● **Passage shown**:
══════════
中国日报网 2014-05-23 17:23






When acts of altruism are exaggerated, they become hollow. The shift from a tradition of melodrama to a growing need for truth and complexity reflects a move up the curve of civilization.

A popular television program has just made a comeback, but it is making waves for the wrong reason. The second season of A Bite of China, a documentary series on Chinese food, is drawing record numbers in ratings, but the biggest controversy it has caused has nothing to do with what we put in our mouths. It is about how far a mother is willing to go for her daughter.

Ziyu, a teenager from Henan province, has been in Shanghai to study the viola. In the five years she has been away from home, her mother has lived in a small rented place in Shanghai and helped her with her daily chores. So the daughter can concentrate on her music, the mother has not returned to her Henan home, not even when her mother-in-law underwent chemotherapy. She is torn between her responsibility as a mother and as a wife and a daughter-in-law.

This detail is supposed to demonstrate the mother's self-sacrifice. But it backfired because a significant number of the public interpreted it as a sign of fixation. Some viewers became so upset they even started harassing the mother and daughter online - to the point that the director of that episode made a plea to target criticism at her and her alone and spare the subjects of her documentary.

If you thumb through Chinese newspapers, you'll come across hundreds and thousands of stories of this nature, stories about officials and ordinary citizens who go out of their way to help others. Of course it is not the altruism, but the self-sacrifice, that is increasingly turning heads - not in admiration but in concern. In a way the changing reaction signals a subtle departure from traditional values and a growing awareness of the balance that is needed in our daily existence.
══════════
● **Given material**:
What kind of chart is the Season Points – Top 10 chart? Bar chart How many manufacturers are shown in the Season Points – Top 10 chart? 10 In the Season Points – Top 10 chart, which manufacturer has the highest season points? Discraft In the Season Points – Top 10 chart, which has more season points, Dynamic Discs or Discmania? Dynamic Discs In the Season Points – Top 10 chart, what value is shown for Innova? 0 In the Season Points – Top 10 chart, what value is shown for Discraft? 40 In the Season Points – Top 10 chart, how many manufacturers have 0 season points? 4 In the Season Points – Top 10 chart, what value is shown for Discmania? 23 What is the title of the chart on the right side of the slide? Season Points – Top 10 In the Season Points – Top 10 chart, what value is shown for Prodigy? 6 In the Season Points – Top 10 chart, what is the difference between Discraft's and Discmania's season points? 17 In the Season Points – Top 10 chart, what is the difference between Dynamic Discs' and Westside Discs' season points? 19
══════════
● **Exercise directions**: In the commentary on A Bite of China, what instrument has Ziyu been studying in Shanghai? The lines aren't needed here.

● **Written answer**: The viola.